* **Source extract**

★ ★ ★ ★

So using char[] instead of String lets you prevent a very specific attack scenario, where the attacker has full access to the process memory,1 but only at specific points in time rather than continuously. And even under this scenario, using char[] and overwriting its contents does not prevent the attack, it just reduces its chance of success (if the attacker happens to read the process memory between the creation and the erasure of the password, they can read it).

I am not aware of any evidence that shows (a) how frequent this scenario is, nor (b) how much this mitigation reduces the probability of success under that scenario. As far as I know, this is pure guesswork.

In fact, on most systems, this scenario likely does not exist at all: an attacker who can get access to another process’ memory can also gain full tracing access. For instance, on both Linux and Windows any process that can read another process’ memory can also inject arbitrary logic into that process (e.g. via LD_PRELOAD and similar mechanisms2). So I would say that this mitigation at best has a limited benefit, and potentially none at all.

★ ★ ★ ★

* **Data lines**

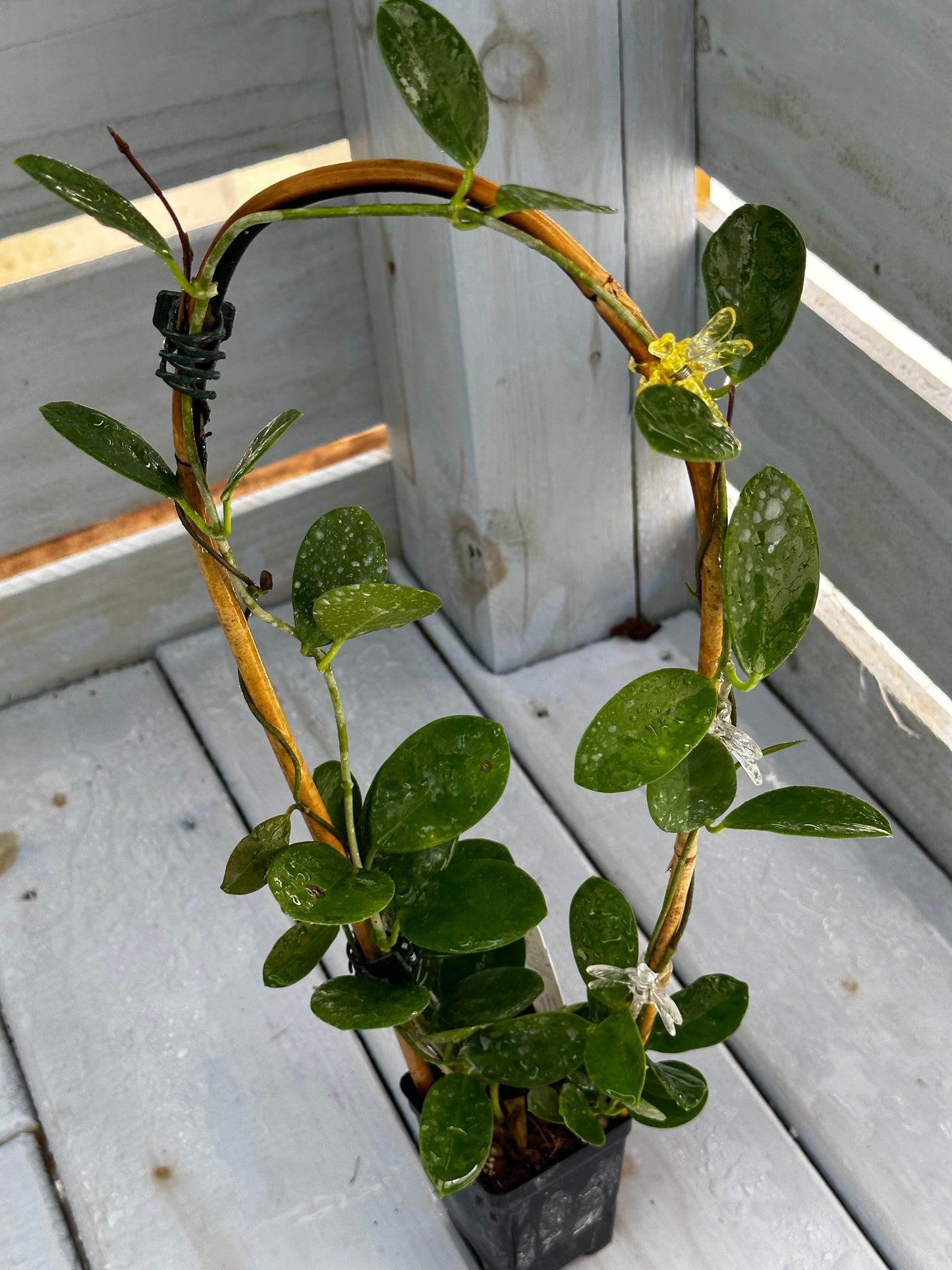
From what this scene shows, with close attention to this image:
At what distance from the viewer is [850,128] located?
2.37ft

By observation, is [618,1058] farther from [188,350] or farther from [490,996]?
[188,350]

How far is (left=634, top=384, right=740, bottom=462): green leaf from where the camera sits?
361mm

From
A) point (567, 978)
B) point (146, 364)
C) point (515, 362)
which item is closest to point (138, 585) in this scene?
point (146, 364)

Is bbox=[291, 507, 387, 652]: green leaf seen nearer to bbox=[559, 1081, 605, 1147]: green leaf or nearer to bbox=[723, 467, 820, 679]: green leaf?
bbox=[723, 467, 820, 679]: green leaf

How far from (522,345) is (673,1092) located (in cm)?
51

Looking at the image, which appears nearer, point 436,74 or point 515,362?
point 436,74

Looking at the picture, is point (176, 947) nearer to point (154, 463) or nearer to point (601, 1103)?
point (601, 1103)

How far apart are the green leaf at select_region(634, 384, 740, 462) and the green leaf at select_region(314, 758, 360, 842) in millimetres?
251

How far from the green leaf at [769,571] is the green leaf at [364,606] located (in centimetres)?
10

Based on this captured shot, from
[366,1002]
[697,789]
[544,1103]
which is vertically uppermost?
[697,789]

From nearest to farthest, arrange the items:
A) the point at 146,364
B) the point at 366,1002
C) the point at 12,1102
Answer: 1. the point at 366,1002
2. the point at 12,1102
3. the point at 146,364

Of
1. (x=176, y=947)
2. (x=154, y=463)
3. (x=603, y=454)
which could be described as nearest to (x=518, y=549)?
(x=603, y=454)

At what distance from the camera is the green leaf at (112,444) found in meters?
0.44

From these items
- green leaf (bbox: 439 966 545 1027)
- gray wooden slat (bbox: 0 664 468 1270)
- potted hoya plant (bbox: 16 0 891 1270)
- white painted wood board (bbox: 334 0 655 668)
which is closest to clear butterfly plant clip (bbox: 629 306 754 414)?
potted hoya plant (bbox: 16 0 891 1270)
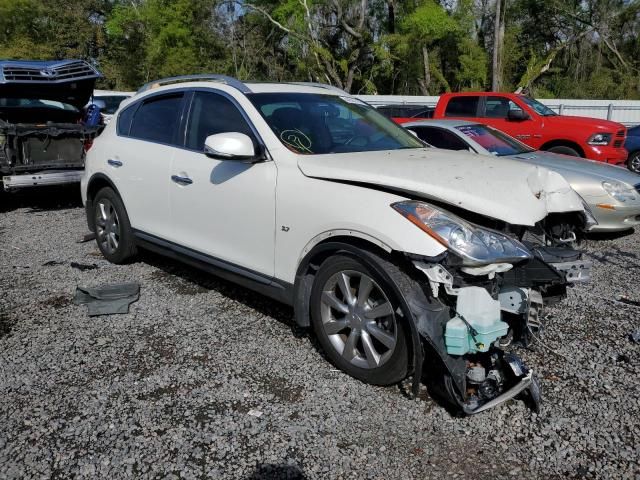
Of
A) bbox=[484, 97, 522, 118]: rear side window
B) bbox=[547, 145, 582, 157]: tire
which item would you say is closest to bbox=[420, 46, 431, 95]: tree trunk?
bbox=[484, 97, 522, 118]: rear side window

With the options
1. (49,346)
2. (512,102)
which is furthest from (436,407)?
(512,102)

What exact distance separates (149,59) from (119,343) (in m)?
40.5

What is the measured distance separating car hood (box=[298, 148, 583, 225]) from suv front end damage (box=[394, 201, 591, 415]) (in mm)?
120

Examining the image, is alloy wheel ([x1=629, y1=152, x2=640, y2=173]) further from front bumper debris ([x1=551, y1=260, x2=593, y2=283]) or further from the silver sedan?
front bumper debris ([x1=551, y1=260, x2=593, y2=283])

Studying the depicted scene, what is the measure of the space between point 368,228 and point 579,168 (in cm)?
485

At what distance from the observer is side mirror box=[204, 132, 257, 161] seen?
11.8 feet

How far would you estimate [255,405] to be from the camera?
3.16 m

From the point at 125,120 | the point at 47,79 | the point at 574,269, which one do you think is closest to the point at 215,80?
the point at 125,120

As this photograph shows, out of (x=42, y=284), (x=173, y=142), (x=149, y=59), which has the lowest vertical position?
(x=42, y=284)

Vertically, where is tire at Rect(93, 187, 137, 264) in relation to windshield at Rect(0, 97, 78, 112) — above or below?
below

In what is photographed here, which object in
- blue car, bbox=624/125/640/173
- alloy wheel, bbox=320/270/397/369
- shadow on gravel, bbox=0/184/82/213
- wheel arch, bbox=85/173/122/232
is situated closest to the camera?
alloy wheel, bbox=320/270/397/369

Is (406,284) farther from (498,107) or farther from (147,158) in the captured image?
(498,107)

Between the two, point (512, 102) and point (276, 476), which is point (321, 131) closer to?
point (276, 476)

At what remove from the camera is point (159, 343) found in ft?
12.9
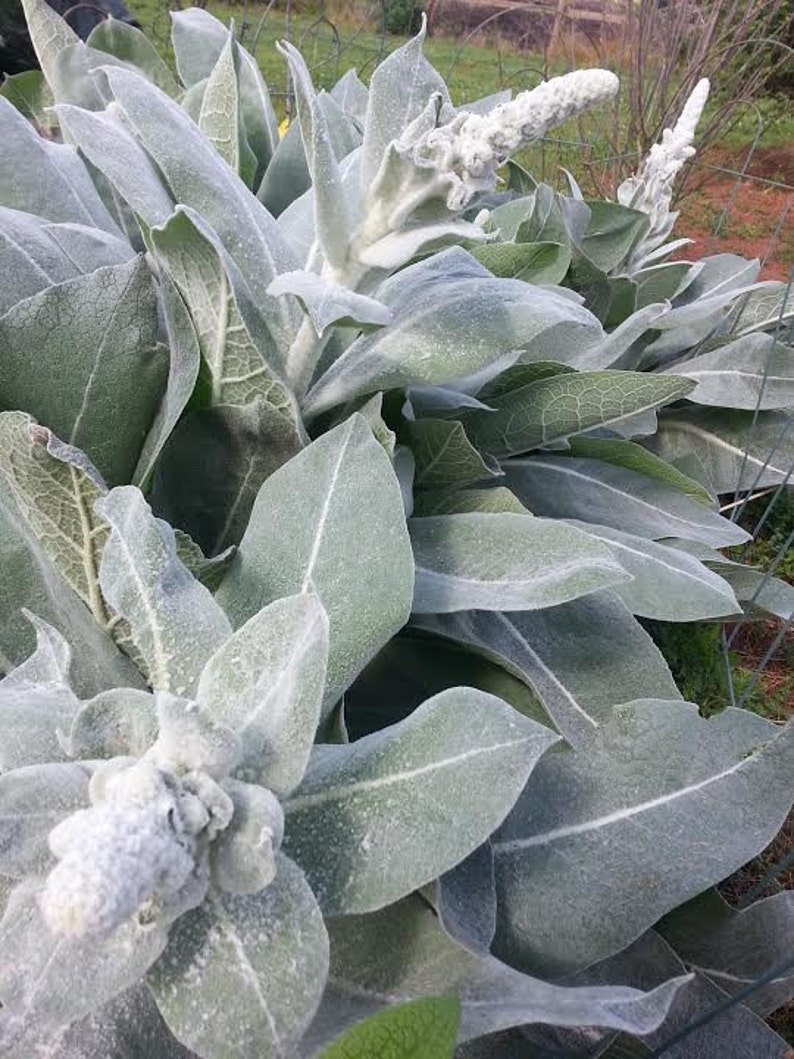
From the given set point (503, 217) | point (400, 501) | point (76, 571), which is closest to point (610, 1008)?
point (400, 501)

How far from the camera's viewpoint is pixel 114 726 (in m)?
0.60

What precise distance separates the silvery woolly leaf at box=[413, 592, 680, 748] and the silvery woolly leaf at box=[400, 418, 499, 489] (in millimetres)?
167

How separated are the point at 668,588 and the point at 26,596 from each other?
25.2 inches

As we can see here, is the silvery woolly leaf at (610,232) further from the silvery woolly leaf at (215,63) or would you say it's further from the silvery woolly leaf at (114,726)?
the silvery woolly leaf at (114,726)

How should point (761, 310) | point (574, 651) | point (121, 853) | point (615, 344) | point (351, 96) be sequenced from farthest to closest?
1. point (761, 310)
2. point (351, 96)
3. point (615, 344)
4. point (574, 651)
5. point (121, 853)

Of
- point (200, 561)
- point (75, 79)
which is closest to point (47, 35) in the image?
point (75, 79)

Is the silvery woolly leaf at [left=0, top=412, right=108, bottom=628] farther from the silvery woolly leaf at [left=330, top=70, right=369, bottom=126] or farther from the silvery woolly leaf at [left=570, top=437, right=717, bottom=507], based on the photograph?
the silvery woolly leaf at [left=330, top=70, right=369, bottom=126]

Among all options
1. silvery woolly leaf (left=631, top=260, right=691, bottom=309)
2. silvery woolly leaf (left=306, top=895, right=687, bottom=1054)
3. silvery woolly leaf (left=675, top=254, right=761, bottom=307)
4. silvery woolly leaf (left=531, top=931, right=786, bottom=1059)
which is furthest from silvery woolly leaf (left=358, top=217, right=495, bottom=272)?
silvery woolly leaf (left=675, top=254, right=761, bottom=307)

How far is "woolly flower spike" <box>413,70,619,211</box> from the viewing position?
690 millimetres

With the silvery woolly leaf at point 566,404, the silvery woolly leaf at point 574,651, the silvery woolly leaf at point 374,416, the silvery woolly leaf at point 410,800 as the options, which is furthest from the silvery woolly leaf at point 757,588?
the silvery woolly leaf at point 410,800

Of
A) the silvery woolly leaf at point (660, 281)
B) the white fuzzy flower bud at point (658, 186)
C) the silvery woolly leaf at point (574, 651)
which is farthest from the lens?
the silvery woolly leaf at point (660, 281)

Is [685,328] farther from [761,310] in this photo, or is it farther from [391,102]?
[391,102]

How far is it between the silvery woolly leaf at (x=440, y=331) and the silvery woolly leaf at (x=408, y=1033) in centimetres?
57

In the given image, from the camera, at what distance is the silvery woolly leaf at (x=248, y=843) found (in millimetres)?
518
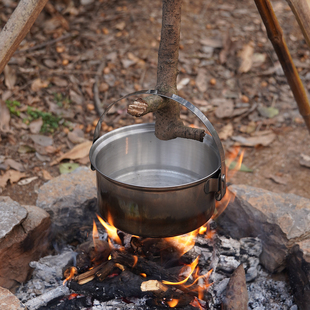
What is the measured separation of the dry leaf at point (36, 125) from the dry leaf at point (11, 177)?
52 centimetres

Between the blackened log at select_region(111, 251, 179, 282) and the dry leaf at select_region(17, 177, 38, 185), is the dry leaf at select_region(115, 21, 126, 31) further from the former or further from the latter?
the blackened log at select_region(111, 251, 179, 282)

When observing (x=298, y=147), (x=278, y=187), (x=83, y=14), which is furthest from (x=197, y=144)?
(x=83, y=14)

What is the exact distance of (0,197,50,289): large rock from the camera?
1891 millimetres

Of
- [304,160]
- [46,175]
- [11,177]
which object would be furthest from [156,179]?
[304,160]

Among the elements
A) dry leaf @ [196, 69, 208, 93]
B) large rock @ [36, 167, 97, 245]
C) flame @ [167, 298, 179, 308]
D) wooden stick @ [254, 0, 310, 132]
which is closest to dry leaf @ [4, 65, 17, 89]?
large rock @ [36, 167, 97, 245]

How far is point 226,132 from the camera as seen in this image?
3.76 m

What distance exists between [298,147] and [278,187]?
62 cm

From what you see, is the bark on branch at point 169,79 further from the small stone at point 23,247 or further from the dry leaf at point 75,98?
the dry leaf at point 75,98

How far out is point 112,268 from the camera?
1.87 m

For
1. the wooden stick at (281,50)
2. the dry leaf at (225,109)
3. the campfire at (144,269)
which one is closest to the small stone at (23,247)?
the campfire at (144,269)

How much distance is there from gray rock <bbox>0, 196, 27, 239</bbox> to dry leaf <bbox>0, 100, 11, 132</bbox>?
1.52m

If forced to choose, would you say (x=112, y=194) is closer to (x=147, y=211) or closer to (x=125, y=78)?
(x=147, y=211)

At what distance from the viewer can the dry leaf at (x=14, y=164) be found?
314cm

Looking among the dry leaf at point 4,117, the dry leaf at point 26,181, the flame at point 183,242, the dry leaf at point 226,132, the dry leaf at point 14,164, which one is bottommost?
the dry leaf at point 226,132
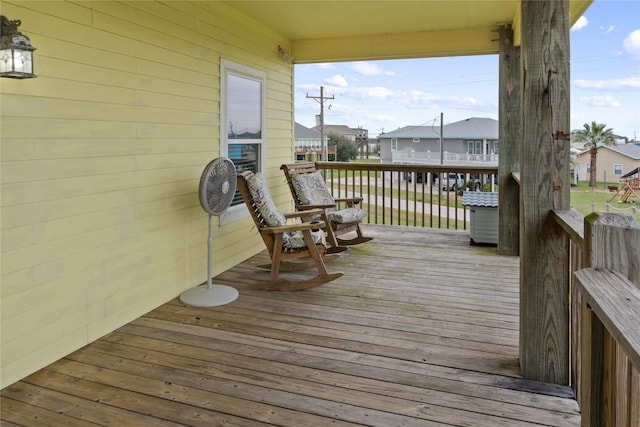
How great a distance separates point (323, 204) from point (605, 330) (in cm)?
422

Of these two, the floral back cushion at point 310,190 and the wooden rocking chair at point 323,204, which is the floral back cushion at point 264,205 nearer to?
the wooden rocking chair at point 323,204

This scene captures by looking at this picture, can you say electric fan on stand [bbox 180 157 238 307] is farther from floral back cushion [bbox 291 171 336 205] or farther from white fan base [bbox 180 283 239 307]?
floral back cushion [bbox 291 171 336 205]

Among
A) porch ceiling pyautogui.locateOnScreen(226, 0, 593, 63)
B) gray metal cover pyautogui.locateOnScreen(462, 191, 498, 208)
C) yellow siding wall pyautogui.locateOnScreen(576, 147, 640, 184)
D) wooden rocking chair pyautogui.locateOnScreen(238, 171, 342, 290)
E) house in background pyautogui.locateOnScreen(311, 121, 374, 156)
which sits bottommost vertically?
wooden rocking chair pyautogui.locateOnScreen(238, 171, 342, 290)

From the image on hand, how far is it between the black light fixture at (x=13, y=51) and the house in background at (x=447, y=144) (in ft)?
17.8

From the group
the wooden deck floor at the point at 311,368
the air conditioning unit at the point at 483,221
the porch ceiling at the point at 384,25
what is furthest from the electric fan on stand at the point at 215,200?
the air conditioning unit at the point at 483,221

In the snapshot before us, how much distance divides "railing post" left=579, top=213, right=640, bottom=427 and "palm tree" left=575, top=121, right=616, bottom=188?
3.21 feet

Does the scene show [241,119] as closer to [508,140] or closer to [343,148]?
[508,140]

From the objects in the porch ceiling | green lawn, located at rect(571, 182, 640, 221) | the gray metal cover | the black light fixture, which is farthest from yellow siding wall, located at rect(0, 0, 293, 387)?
the gray metal cover

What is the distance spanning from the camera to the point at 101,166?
2.93 metres

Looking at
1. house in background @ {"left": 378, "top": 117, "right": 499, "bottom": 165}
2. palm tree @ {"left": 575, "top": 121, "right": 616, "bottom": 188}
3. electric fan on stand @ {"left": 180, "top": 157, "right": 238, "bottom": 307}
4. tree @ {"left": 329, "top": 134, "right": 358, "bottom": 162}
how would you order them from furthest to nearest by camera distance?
tree @ {"left": 329, "top": 134, "right": 358, "bottom": 162}, house in background @ {"left": 378, "top": 117, "right": 499, "bottom": 165}, electric fan on stand @ {"left": 180, "top": 157, "right": 238, "bottom": 307}, palm tree @ {"left": 575, "top": 121, "right": 616, "bottom": 188}

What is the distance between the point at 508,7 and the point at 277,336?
12.6 ft

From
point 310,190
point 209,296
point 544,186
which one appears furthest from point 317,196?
point 544,186

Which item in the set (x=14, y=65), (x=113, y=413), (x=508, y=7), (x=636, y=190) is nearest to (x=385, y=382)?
(x=113, y=413)

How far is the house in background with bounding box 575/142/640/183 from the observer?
65.4 inches
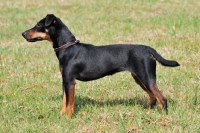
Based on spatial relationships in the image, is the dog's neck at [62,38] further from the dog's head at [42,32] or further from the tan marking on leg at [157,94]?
the tan marking on leg at [157,94]

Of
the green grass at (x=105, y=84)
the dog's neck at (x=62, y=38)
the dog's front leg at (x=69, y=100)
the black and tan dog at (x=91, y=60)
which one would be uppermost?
the dog's neck at (x=62, y=38)

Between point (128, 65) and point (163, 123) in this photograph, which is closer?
point (163, 123)

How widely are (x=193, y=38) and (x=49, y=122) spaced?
6.93 m

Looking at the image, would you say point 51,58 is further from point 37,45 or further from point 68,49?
point 68,49

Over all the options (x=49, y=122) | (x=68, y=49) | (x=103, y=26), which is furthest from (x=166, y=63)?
(x=103, y=26)

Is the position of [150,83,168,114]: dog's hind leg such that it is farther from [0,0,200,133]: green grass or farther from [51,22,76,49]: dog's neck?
[51,22,76,49]: dog's neck

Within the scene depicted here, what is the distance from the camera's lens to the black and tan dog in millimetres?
6227

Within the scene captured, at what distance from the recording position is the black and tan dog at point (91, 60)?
20.4 feet

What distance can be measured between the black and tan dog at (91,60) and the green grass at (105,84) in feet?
1.29

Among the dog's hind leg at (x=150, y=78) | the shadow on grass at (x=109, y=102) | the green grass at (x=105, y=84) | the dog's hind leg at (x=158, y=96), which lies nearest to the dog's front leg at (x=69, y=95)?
the green grass at (x=105, y=84)

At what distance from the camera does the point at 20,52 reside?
1063 cm

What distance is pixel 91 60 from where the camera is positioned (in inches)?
252

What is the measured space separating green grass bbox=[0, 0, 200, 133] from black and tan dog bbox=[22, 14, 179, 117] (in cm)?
39

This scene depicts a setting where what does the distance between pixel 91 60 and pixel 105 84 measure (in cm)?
164
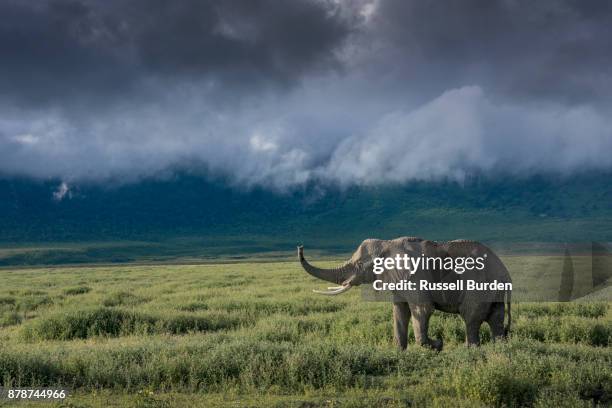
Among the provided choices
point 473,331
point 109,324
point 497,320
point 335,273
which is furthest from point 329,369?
point 109,324

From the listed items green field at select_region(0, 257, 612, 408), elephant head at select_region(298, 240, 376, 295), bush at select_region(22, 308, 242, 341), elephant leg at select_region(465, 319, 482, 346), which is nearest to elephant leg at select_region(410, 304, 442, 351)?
green field at select_region(0, 257, 612, 408)

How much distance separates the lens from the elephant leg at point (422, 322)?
38.1ft

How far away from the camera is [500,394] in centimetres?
873

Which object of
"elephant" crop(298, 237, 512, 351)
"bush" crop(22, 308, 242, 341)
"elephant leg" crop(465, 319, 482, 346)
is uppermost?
"elephant" crop(298, 237, 512, 351)

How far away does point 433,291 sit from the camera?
463 inches

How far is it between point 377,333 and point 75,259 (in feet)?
480

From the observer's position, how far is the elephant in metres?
11.7

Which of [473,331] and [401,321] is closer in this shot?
[473,331]

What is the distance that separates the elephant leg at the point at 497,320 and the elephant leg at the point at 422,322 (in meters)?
1.21

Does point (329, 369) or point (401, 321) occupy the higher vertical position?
point (401, 321)

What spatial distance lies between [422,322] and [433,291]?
633 millimetres

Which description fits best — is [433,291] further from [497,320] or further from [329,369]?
[329,369]

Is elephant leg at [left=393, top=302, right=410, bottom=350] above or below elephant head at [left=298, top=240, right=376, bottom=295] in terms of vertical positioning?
below

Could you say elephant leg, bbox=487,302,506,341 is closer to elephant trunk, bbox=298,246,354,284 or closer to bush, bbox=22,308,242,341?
elephant trunk, bbox=298,246,354,284
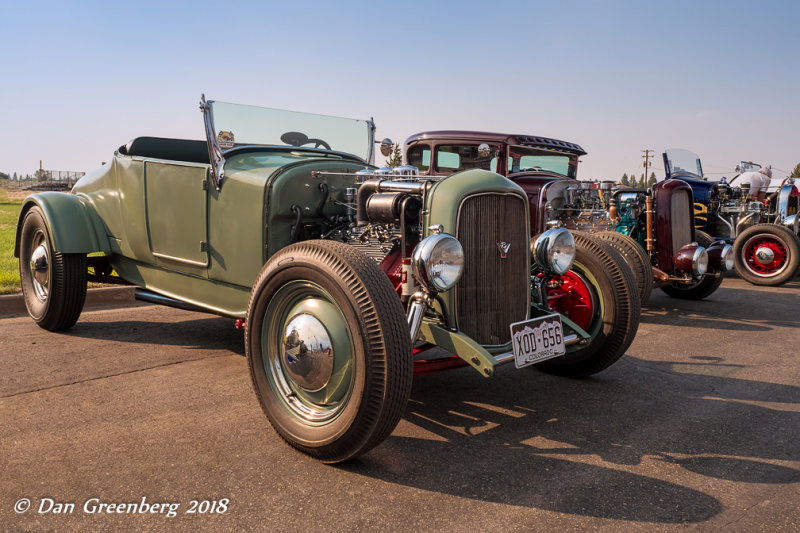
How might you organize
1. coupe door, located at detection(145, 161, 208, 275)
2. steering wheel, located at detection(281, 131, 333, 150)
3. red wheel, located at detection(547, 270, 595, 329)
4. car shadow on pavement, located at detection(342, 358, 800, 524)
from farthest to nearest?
1. steering wheel, located at detection(281, 131, 333, 150)
2. coupe door, located at detection(145, 161, 208, 275)
3. red wheel, located at detection(547, 270, 595, 329)
4. car shadow on pavement, located at detection(342, 358, 800, 524)

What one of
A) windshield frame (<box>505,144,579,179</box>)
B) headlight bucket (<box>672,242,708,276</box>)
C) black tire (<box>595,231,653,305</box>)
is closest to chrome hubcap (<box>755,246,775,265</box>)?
windshield frame (<box>505,144,579,179</box>)

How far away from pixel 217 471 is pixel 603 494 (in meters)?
1.54


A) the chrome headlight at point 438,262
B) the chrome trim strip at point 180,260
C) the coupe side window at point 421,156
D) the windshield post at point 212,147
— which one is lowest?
the chrome trim strip at point 180,260

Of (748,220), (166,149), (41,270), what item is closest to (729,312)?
(748,220)

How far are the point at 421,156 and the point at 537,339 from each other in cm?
524

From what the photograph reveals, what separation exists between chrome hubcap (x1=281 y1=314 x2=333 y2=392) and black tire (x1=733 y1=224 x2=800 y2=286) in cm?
745

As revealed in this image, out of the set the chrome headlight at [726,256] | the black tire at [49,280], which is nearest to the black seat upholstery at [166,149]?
the black tire at [49,280]

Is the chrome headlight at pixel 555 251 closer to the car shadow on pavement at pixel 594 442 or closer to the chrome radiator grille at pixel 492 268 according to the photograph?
the chrome radiator grille at pixel 492 268

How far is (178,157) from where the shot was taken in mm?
4836

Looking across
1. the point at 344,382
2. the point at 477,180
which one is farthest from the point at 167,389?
the point at 477,180

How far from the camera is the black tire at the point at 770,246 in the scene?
316 inches

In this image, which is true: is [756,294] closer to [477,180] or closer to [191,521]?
[477,180]

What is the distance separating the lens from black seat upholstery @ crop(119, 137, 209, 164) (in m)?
4.50

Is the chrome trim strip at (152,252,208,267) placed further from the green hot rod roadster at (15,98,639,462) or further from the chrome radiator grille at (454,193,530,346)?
the chrome radiator grille at (454,193,530,346)
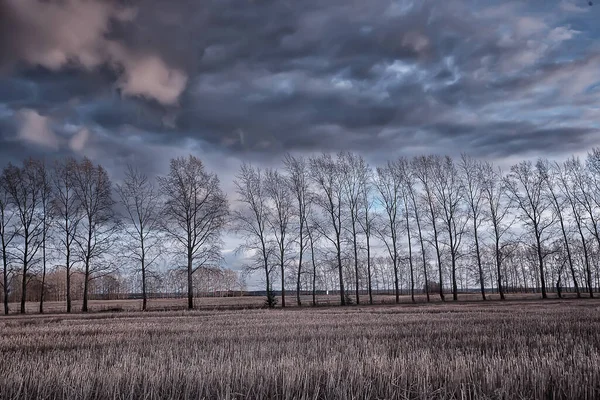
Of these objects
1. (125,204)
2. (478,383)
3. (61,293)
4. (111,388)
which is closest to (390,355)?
(478,383)

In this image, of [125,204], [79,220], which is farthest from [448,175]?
[79,220]

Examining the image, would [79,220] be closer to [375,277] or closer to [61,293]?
[375,277]

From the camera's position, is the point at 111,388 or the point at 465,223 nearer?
the point at 111,388

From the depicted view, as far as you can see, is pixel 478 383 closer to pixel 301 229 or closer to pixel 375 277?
pixel 301 229

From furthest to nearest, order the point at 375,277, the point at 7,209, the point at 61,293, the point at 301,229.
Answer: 1. the point at 61,293
2. the point at 375,277
3. the point at 301,229
4. the point at 7,209

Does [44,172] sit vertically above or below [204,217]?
above

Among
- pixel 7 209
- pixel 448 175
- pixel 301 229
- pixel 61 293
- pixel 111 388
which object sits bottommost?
pixel 61 293

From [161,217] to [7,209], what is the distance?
49.4 feet

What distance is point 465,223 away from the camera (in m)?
45.2

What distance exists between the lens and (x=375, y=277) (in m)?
128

★ ★ ★ ★

* **Stated exercise**
Copy out the passage on using char[] instead of String for passwords, word for word and in full. The data above is separate from the passage on using char[] for passwords.

* **Answer to the exercise**
So using char[] instead of String lets you prevent a very specific attack scenario, where the attacker has full access to the process memory,1 but only at specific points in time rather than continuously. And even under this scenario, using char[] and overwriting its contents does not prevent the attack, it just reduces its chance of success (if the attacker happens to read the process memory between the creation and the erasure of the password, they can read it).

I am not aware of any evidence that shows (a) how frequent this scenario is, nor (b) how much this mitigation reduces the probability of success under that scenario. As far as I know, this is pure guesswork.

In fact, on most systems, this scenario likely does not exist at all: an attacker who can get access to another process’ memory can also gain full tracing access. For instance, on both Linux and Windows any process that can read another process’ memory can also inject arbitrary logic into that process (e.g. via LD_PRELOAD and similar mechanisms2). So I would say that this mitigation at best has a limited benefit, and potentially none at all.